State Efforts To End Slavery Loophole Are Just The Start

By Adam Davidson | May 9, 2025, 5:14 PM EDT ·

Adam Davidson
Adam Davidson
Imagine the most consequential legal event in U.S. history.

Some people almost certainly think of that fateful day in 1954, when the U.S. Supreme Court handed down Brown v. Board of Education.

Others likely imagine the signing of the Declaration of Independence, or perhaps when we moved from the Articles of Confederation to the U.S. Constitution we know now.

But for many, the biggest, most important legal event in this country's history is not the first founding, but the second. The passage of the 13th Amendment in 1865 marked the end of the U.S.' time as a slave state and began this country's march toward the inclusion of all people into its social and political life.

At least, it did so partially. While it is true that the 13th Amendment banned slavery and involuntary servitude, it also contained an exception: "except as a punishment for crime whereof the party shall have been duly convicted."

The result of this exception is that in prisons around the country, incarcerated people are forced to work in ways that, in almost any other situation, we would call slavery or involuntary servitude.

While people have fought to curb the use and abuse of this exception since its passage, their victories have been limited. As the battle continues, the legal profession has an increasingly important role to play in ending this enduring problem.

Supplied material:
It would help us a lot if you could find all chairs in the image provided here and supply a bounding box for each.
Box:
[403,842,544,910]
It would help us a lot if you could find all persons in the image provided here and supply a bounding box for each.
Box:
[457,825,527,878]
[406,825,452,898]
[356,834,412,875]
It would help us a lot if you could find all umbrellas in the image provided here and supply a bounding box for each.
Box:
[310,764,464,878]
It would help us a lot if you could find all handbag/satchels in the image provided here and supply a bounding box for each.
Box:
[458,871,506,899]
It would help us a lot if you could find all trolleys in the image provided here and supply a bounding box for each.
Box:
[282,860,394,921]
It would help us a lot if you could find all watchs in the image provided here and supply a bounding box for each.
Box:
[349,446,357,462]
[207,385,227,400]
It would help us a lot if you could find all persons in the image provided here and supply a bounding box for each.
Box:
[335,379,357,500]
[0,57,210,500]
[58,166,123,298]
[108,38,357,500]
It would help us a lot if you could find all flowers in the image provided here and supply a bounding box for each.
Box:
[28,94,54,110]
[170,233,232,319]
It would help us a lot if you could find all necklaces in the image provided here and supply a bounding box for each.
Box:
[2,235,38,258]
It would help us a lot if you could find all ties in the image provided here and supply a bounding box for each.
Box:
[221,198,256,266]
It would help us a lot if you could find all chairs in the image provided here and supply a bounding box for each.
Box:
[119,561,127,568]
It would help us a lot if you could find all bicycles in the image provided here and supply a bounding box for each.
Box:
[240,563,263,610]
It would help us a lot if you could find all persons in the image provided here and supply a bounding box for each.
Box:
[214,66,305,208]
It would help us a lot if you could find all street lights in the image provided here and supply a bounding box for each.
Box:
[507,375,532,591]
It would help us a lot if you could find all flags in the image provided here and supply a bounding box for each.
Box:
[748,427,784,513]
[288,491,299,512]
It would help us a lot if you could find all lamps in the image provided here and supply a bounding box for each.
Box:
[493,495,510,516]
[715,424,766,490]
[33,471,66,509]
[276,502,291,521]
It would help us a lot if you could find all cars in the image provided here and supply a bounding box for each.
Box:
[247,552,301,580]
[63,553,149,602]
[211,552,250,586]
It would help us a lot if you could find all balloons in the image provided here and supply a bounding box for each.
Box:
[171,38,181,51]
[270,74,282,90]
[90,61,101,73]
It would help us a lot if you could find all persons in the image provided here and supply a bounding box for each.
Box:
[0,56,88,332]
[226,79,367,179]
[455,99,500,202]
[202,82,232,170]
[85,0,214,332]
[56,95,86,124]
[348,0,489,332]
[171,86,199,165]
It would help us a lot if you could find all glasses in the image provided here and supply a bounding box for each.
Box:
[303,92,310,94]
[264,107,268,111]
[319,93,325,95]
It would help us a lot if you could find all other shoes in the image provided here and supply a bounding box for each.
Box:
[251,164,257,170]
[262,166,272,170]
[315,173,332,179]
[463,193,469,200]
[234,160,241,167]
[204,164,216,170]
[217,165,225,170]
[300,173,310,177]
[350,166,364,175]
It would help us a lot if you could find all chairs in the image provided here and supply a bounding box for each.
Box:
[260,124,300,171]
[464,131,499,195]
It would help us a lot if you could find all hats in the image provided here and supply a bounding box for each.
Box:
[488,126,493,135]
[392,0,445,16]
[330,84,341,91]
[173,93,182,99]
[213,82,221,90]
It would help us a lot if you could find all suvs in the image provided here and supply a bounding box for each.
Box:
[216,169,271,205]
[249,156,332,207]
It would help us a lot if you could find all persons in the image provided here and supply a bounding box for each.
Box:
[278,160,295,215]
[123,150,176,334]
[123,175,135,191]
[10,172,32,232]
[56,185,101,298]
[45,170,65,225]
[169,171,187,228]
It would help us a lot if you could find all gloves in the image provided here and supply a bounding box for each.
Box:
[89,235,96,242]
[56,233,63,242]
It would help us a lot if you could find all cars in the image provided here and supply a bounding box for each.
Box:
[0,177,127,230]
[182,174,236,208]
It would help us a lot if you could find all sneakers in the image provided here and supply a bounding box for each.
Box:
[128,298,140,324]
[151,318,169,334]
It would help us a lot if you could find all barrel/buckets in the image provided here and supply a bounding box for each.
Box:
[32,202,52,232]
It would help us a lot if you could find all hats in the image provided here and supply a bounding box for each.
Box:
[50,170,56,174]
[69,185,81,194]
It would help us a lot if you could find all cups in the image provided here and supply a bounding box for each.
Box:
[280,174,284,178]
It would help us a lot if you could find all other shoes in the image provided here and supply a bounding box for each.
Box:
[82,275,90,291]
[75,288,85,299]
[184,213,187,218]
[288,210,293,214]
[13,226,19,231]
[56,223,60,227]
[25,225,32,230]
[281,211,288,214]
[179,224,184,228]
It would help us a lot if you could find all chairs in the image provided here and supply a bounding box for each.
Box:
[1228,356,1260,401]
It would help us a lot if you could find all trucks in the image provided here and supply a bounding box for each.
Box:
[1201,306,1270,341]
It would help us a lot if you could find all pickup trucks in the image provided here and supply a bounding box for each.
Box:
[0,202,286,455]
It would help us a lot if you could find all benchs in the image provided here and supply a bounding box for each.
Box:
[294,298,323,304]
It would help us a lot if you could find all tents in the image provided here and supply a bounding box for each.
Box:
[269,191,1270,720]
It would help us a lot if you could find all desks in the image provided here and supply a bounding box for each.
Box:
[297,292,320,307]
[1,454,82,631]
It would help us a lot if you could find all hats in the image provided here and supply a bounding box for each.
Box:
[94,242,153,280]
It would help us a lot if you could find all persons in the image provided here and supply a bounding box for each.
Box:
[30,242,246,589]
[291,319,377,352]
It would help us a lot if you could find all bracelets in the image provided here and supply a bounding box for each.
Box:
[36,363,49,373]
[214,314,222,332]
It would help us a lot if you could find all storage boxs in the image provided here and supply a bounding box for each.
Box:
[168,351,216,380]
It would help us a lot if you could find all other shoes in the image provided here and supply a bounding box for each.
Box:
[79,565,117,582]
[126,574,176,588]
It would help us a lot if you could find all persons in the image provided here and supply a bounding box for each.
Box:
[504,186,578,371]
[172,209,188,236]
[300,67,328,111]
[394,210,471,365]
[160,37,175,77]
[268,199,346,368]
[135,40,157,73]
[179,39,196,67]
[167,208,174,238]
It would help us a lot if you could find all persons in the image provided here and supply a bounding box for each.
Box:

Directive: Continue the article about the 13th Amendment's exception for punishment of crime, starting right after its last sentence. The lines play no part in what you are asked to do here.

Task result:
As recognition of this continuing legalized involuntary servitude has grown, some states have taken it upon themselves to prevent it. Amendments to several state constitutions closing this 13th Amendment loophole have swept the nation.

In 2018, Colorado was the first state to pass such an amendment, which stated simply, "There shall never be in this state either slavery or involuntary servitude."[1]

Since then, eight other states have joined it, with Nevada ratifying its ban — "Neither Slavery nor involuntary servitude shall ever be tolerated in this State" — in November 2024.[2]

However, despite what appeared to be monumental constitutional wins at first glance, it quickly became apparent that little had changed on the ground, as evidenced by the quickly dismissed cases of Colorado's early pro se incarcerated litigants. These filings were dismissed due to litigation mistakes, such as filing in the wrong court, failing to allege relevant facts or bringing the wrong legal claim.[3] 

But there was a common theme to their pleadings that gets to the heart of the underlying issue: If they didn't work, they were punished.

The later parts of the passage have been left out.